I'm a little bit confused here, but I'm starting to get the ideas...On 5-dec-03, at 17:16, Dean Anderson wrote: > Indeed, this is what they do when the agree to put the "national" root > nameservers in their own nameserver root configs. It is far easier to > have per-country stealth root slaves than it is to make every > nameserver > the stealth slave of every other domain in that country. I don't think this stealth business is a very good idea. If you want a root servers somewhere, use anycast. That means importing BGP problems into the DNS, which is iffy enough as it is. But for a small network island just having a single set of resolvers and make sure those have all the needed information isn't a huge deal.
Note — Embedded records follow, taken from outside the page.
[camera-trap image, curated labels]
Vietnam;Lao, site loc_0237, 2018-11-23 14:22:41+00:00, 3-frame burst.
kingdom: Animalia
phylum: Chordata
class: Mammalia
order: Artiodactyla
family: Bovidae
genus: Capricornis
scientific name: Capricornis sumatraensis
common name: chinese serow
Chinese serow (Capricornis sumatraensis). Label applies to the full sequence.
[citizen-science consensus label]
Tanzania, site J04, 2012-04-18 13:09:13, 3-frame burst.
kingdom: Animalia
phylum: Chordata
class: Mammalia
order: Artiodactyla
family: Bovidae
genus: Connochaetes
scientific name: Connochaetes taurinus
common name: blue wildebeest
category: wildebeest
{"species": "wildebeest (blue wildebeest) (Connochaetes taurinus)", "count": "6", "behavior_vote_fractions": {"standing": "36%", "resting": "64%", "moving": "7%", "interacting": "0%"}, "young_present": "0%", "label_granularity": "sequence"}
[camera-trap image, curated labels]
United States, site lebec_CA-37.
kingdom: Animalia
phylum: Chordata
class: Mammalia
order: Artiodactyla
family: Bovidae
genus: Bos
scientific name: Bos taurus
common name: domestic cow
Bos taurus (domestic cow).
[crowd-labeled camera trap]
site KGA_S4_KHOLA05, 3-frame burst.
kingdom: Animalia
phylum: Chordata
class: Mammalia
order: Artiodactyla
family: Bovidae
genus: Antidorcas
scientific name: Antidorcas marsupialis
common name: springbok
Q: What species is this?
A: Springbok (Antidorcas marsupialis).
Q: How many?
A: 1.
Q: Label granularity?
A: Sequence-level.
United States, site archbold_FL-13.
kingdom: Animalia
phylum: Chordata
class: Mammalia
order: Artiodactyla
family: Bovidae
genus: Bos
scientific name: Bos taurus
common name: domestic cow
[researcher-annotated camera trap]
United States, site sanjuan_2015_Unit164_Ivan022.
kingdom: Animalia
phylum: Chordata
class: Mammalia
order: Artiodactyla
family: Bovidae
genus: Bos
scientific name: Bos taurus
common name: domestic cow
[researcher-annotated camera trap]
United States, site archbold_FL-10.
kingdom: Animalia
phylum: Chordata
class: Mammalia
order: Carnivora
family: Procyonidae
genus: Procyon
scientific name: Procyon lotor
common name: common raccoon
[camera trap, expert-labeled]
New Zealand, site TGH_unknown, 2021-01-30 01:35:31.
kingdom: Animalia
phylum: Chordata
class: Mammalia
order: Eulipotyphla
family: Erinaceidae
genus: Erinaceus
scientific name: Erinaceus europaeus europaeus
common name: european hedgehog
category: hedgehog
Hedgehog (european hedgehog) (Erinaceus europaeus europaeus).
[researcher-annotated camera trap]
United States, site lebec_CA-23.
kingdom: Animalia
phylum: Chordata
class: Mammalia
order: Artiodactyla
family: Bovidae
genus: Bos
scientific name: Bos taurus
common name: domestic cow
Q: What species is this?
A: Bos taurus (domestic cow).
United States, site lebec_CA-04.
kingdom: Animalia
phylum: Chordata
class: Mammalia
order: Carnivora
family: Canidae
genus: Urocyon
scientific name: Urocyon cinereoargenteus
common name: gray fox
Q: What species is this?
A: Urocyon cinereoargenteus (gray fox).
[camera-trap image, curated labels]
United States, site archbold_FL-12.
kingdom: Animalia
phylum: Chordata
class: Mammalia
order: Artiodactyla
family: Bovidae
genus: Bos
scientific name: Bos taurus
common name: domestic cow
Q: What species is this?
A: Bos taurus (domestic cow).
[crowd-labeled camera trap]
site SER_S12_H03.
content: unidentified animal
Obviously such a place doesn't have a huge number of ISPs so the number of DNS servers will be quite limited in the first place.
In the Pacific Islands:
http://map.sopac.org/tiki/tiki-map.phtml?mapfile=pacific.map&zoom=1&size=400&Redraw=Redraw&minx=110&miny=-67.6&maxx=230&maxy=52.6&Topography=1&EEZ=1&12+miles+zone=1&Country+Names=1
Countries there have about in general 1000 Internet users, and one ISP usually some 2 or 3 max...
I think what we need to really solve this is a redesign of the DNS, as the way it is now it breaks a fundamental design principle of the internet: when two nodes have reachability, they should be able to communicate, regardless of what else is (un)reachable. (I'm not volunteering, though.)
Are we going to something like the Kaza protocol (or peer sharing). The DNS know their environement and other DNS around and get the ones that are available to solve ANY query?
I've been in a situation where root servers where unavailable for the better part of a day, and it's pretty frustrating to see your resolver cache disappear over tiem so you can no longer reach places to which you still have connectivity.